## APPLY WHAT YOU READ
1: Reproduce the part of the article on the work opportunity tax credit starting with "For years, frustratingly" and going on through "close to impossible.".
2: Pick up the article on the work opportunity tax credit right after its final sentence and keep writing it.

## SOURCE DOCUMENT
--

As recently reported, the work opportunity tax credit (WOTC) — the largest employer-based hiring subsidy in the federal budget — is set to expire at the end of the year.1 Advocates have already launched a concerted effort to pressure lawmakers to extend the tax credit, which, based on Congressional Budget Office estimates, could cost $19 billion over the next decade if extended permanently.2 As congressional discussions about a potential year-end tax bill heat up, lawmakers should consider whether the WOTC produces results that justify its federal budgetary impact, or whether it merely provides windfalls to employers without affecting hiring decisions.
Enacted in 1996 for one year only,3 the WOTC was intended to encourage the hiring of members of disadvantaged groups who face significant obstacles to achieving stable lives. Since 1996 Congress has extended the expiration date more than a dozen times — often taking the opportunity to expand the categories of employees eligible for the credit. The WOTC tries to address a goal that almost everyone supports, because a good-paying job is the best pathway out of poverty. Although Congress enacted the WOTC in pursuit of worthy policy goals, new research finds that the WOTC is completely ineffective at achieving them.4
The WOTC is a generous credit for eligible businesses. It generally covers 40 percent of up to $6,000 in wages in the first year of employment (that is, a maximum credit of $2,400) for qualified workers.5To qualify for the 40 percent credit, a business must employ an applicable worker for at least 400 hours in the first year.6 The WOTC is administered as a general business credit. It is nonrefundable but may be carried back one year and carried forward up to 20 years.7 Tax-exempt organizations generally may not claim the credit except as a claim against payroll tax liability for qualified veterans.8
The WOTC was initially available for hiring recipients of cash payments under the Temporary Assistance for Needy Families (TANF) program. Congress has expanded WOTC eligibility over time to include certain veterans, felons, the long-term unemployed, recipients of Supplemental Security Income and Supplemental Nutritional Assistance Program (SNAP) benefits, long-term TANF recipients, and other groups. Several of these categories now benefit from an increased WOTC-eligible wage base or a longer eligibility period for the credit.9 According to the Labor Department, 1.58 million workers were certified as eligible for the WOTC in fiscal 2024. 10 The largest group of those hired are SNAP recipients, who comprise roughly 70 percent of total eligible hires in any given year. 11
Despite a general preference for the stability and certainty of permanent tax policy, making tax benefits temporary sometimes can be justified on the grounds that lawmakers use these legal expirations as an opportunity to examine the effectiveness and efficiency of the underlying policies, no matter how well-intended they are. In this case, there are long-standing questions about whether the WOTC really changes hiring practices or merely facilitates a cash transfer to a select group of businesses.
For years, frustratingly little evidence has been available to Congress to evaluate the WOTC at all. Researchers face challenges isolating causes for widespread hiring trends, and finding apples-to-apples comparisons to test theories can be close to impossible.

--

Pictures with short captions:
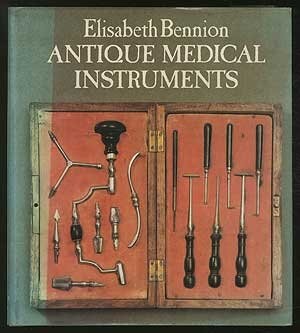 Elisabeth Bennion: Antique Medical Instruments (Hardcover, 1979, Sotheby's Parke Bernet)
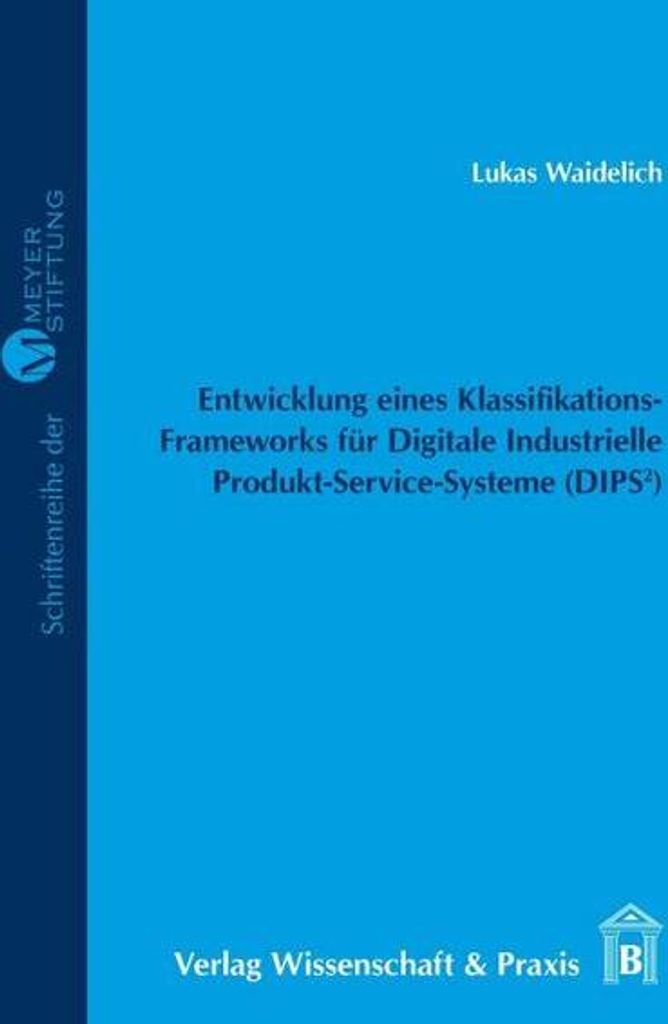 Entwicklung eines Klassifikations-Frameworks für Digitale Industrielle Produkt-Service-Systeme (DIPS²)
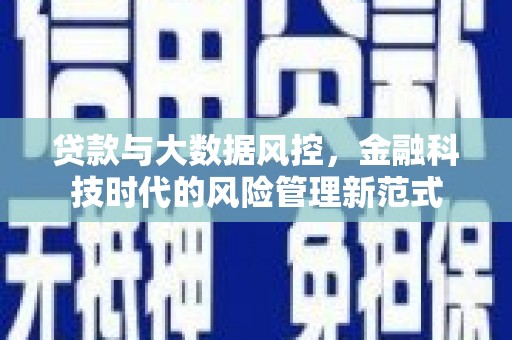 朱家尖贷款与大数据风控，金融科技时代的风险管理新范式
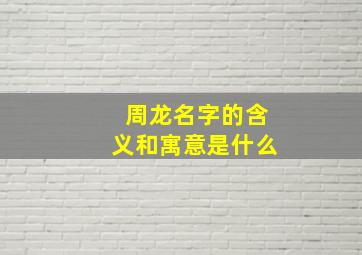 周龙名字的含义和寓意是什么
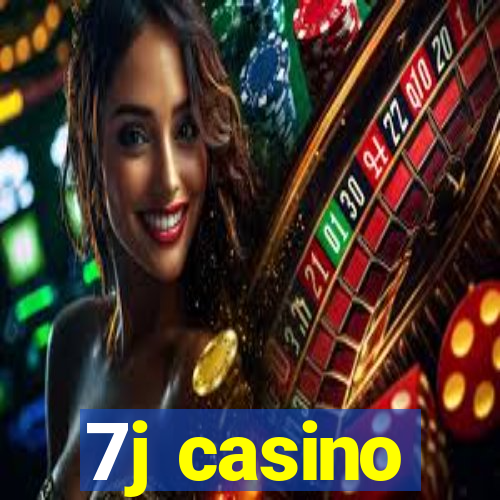 7j casino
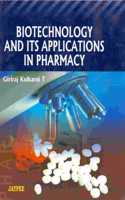 Biotechnology and Its Applications in Pharmacy: (English)
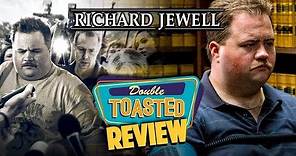 RICHARD JEWELL MOVIE REVIEW | WHY 'BASED ON' MOVIES ARE DANGEROUS - Double Toasted
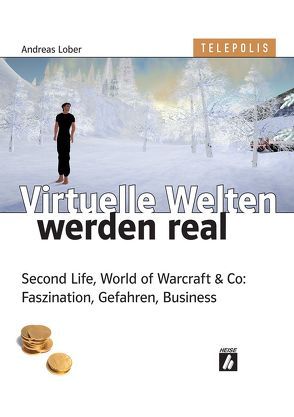 Virtuelle Welten werden real von Lober,  Andreas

--

## ANSWER SET
1:
For years, frustratingly little evidence has been available to Congress to evaluate the WOTC at all. Researchers face challenges isolating causes for widespread hiring trends, and finding apples-to-apples comparisons to test theories can be close to impossible.

2:
However, a recent study from economists at the University of Wisconsin-Madison and the University of Southern California has shed new light on the question. Sadly, it confirms what many have long suspected: While the goal of the program is laudable, the WOTC simply does not work. It benefits some businesses but does not affect their hiring decisions. 12
The study is an unusually ambitious and careful attempt to measure the WOTC’s success, using not only data from the program itself but records from welfare and transfer programs, demographic data, criminal justice records, and even quarterly earnings reports from potential employers. Through that wealth of information, the study’s authors tracked 13 million Wisconsin workers over two decades. They paid close attention to data from years when the program expanded to examine how the changing availability of the credit changed outcomes.
Despite this unprecedented scope, the study failed to find any evidence that the WOTC increased hiring in the targeted groups. The data indicate that the companies receiving the credit hired the same people they would have hired without the credit. This means that billions of taxpayer dollars intended to encourage hiring of disadvantaged groups are instead merely a windfall for businesses.
It is infamously hard to prove a negative. Yet the study’s authors assert that they are extremely confident in their conclusion, which is remarkable given the complexity of the data. No matter where they looked, the pattern was the same: The credit did not increase hiring of individuals from the eligible groups.
Nor did it lead to higher wages for those workers after hiring, another alleged benefit touted by defenders of the credit. Employers did not pass on the value of the credit to employees, and most WOTC jobs remain low or minimum wage. To understand how this could be, one must understand the overall structure of the credit and how it is enforced and implemented.
For this incentive to have an impact on decision-making, hiring managers must know before hiring if an applicant was eligible for the WOTC. However, only 13 percent of the job applications reviewed in the study even collected information about WOTC eligibility. While companies are required to prescreen applicants on or before the date a job offer is made — and that status is then verified by state workforce agencies — the information is not often made available to hiring managers.
Why not? The most common response by surveyed employers was that asking applicants about the requirements for WOTC eligibility — like receiving SNAP benefits or having a criminal record — during the hiring process could expose them to discrimination lawsuits. Employers also worried that asking about WOTC eligibility earlier in the hiring process could scare off applicants who would be reluctant to admit to receiving public assistance or having a criminal record because of social stigma.
As a result of these practices, WOTC claims more often reflect, rather than motivate, companies’ hiring decisions. They are filing for this tax benefit after making an employment offer independently and then determining the employee’s eligibility, rather than the tax benefit driving the extension of an offer in the first place. We see this in the data: According to the study, a staggering 97 to 100 percent of WOTC benefits amount to “pure windfall wastage.”13 That means employers receive taxpayer dollars for hiring decisions they would have made even if the WOTC did not exist.
Ironically, concerns about windfall wastage led Congress to create the WOTC in the first place. It replaced the targeted jobs tax credit, which studies showed also went almost entirely to businesses that had not considered the credit in hiring decisions. When Congress created the WOTC in 1996, it included requirements that before the employee is hired, both the employer claiming the credit and the applicable employee sign statements under penalty of perjury that, to the best of their knowledge, the employee qualifies.
Despite this and other safeguards, the basic dynamic has not changed — if anything, the incentives for companies to prevent hiring managers from considering WOTC applicability have grown as discrimination lawsuits have become more common.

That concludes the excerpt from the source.